Police fired warning shots and tear gas in northeastern Congo after protesters disputed an Ebola diagnosis and destroyed a medical facility.
The unrest erupted in Rwampara over the scheduled burial of Eli Munongo Wangu, a prominent local footballer suspected of having contracted Ebola.
Family members vehemently rejected the diagnosis, asserting that typhoid fever caused the athlete’s death, and demanded custody of the body.
Local authorities insisted on a medically supervised safe burial because bodies of deceased Ebola patients remain highly infectious to handlers.
Angered by the restrictions, friends and neighbors clashed with security forces before setting fire to an adjacent medical treatment center.
The blaze completely destroyed two treatment tents operated by the medical charity ALIMA, incinerating one body awaiting a safe burial.
Six active patients inside the tents were successfully evacuated during the chaos and are currently receiving care at the main hospital.
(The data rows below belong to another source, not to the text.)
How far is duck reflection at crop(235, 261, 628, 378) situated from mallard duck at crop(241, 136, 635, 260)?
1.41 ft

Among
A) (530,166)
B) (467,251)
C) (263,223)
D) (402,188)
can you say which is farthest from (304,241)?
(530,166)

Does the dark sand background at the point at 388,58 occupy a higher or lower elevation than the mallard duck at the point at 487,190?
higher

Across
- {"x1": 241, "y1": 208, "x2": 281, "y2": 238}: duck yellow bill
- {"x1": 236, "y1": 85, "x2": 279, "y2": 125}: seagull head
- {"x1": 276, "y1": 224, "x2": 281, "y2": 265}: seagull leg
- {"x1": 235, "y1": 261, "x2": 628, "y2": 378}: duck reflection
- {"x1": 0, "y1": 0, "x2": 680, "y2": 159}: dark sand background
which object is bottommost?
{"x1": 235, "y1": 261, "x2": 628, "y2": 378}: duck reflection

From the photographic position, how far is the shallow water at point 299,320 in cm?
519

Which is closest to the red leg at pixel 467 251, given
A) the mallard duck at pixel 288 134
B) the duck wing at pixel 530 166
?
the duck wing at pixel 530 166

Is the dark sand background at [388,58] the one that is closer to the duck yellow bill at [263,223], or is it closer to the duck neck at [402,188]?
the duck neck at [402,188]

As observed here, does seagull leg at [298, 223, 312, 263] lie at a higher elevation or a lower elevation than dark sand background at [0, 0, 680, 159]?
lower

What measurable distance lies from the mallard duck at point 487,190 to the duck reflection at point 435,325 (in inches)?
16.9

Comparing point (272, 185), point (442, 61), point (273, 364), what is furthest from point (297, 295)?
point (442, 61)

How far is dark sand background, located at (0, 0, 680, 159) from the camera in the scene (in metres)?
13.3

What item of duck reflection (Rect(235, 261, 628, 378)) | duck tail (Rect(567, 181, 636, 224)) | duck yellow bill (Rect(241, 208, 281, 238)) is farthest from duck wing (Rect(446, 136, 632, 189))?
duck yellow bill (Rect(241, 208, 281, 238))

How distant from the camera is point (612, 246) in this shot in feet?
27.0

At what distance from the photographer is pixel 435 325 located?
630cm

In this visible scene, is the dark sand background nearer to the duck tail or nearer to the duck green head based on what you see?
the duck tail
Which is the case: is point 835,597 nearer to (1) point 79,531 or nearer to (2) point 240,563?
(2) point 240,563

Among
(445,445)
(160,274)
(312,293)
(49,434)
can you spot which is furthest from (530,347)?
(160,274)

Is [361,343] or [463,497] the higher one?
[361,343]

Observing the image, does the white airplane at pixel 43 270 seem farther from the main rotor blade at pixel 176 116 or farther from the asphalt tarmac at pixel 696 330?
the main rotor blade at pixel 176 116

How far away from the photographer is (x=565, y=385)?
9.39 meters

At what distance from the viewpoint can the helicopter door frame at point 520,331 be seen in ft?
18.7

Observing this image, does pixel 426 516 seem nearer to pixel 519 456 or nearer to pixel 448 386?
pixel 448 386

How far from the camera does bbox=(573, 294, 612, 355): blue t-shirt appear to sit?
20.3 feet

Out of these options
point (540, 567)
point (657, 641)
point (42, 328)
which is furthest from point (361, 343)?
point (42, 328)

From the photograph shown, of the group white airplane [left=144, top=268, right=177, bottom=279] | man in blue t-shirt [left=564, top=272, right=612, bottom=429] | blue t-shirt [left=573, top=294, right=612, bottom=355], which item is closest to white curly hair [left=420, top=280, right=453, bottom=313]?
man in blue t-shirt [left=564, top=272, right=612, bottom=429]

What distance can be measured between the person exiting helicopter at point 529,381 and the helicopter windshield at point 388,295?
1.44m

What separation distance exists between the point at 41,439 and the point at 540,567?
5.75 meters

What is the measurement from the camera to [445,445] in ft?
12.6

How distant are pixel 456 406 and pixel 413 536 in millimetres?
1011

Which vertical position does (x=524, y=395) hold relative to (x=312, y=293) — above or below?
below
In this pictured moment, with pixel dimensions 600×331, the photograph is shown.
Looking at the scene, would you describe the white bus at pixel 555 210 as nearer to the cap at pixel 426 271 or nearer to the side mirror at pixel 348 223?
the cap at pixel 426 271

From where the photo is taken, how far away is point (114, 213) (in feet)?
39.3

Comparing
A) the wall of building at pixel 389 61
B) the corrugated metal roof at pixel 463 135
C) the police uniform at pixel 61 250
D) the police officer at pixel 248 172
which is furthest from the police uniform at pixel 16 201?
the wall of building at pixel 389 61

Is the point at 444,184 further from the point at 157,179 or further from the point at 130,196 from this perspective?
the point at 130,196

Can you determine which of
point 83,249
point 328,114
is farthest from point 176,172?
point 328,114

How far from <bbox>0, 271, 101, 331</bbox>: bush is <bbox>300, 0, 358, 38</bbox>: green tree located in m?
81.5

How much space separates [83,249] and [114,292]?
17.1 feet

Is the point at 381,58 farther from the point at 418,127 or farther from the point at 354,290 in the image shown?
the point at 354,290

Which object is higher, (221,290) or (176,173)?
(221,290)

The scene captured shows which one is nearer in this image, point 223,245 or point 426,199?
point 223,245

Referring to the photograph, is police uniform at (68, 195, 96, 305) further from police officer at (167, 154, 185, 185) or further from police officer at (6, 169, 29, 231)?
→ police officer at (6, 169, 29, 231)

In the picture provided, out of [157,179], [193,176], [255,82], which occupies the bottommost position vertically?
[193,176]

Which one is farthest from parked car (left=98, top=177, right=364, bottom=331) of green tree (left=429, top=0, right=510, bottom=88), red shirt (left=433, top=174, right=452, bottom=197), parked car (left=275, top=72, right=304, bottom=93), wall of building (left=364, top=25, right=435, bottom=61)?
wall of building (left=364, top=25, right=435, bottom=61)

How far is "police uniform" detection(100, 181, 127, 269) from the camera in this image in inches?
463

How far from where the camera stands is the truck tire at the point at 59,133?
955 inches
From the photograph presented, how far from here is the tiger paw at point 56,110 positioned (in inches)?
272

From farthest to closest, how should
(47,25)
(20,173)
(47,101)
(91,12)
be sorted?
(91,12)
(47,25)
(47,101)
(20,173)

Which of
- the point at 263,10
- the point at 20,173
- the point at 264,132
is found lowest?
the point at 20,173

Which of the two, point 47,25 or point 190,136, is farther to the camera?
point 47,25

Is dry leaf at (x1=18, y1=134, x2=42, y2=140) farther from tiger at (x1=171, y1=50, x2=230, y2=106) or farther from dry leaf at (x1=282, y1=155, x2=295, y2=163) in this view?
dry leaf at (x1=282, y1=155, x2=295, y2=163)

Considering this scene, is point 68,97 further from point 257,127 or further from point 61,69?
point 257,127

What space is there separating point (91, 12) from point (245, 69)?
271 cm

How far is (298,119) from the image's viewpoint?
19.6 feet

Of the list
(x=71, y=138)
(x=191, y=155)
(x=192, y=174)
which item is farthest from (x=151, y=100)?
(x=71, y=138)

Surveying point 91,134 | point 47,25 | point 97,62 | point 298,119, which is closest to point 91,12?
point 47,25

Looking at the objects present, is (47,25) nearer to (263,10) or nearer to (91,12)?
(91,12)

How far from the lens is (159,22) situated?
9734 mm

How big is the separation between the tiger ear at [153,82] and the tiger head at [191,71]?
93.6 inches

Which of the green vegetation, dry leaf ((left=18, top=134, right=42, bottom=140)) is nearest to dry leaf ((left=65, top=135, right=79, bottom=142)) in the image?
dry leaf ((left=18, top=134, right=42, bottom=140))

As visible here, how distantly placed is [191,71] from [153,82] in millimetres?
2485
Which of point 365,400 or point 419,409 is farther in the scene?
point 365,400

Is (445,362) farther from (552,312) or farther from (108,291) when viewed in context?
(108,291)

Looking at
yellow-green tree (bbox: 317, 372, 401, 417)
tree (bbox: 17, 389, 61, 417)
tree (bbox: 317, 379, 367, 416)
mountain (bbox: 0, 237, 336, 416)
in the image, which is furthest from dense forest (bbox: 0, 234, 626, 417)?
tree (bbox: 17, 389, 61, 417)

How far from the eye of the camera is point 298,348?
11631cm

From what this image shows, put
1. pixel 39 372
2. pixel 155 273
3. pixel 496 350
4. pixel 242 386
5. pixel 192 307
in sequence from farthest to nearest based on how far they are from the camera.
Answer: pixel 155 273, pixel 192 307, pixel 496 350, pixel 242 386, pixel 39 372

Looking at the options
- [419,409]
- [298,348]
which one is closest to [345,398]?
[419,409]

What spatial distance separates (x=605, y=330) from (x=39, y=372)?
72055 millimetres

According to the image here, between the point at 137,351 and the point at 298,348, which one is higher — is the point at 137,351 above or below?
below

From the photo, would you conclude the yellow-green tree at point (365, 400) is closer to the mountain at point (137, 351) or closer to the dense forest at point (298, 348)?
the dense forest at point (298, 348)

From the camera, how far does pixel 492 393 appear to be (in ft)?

Health officials and local chiefs are actively conducting contact tracing to locate any vulnerable patients who fled the burning facility.
The outbreak involves the rare Bundibugyo strain of Ebola, for which medical professionals currently have no approved vaccine or treatment.
This current epidemic has already become the third largest on record, documenting 160 suspected deaths out of 670 reported cases.
Deep-seated mistrust and rampant disinformation continue to severely hamper the Congolese government’s ability to enforce vital pandemic containment protocols.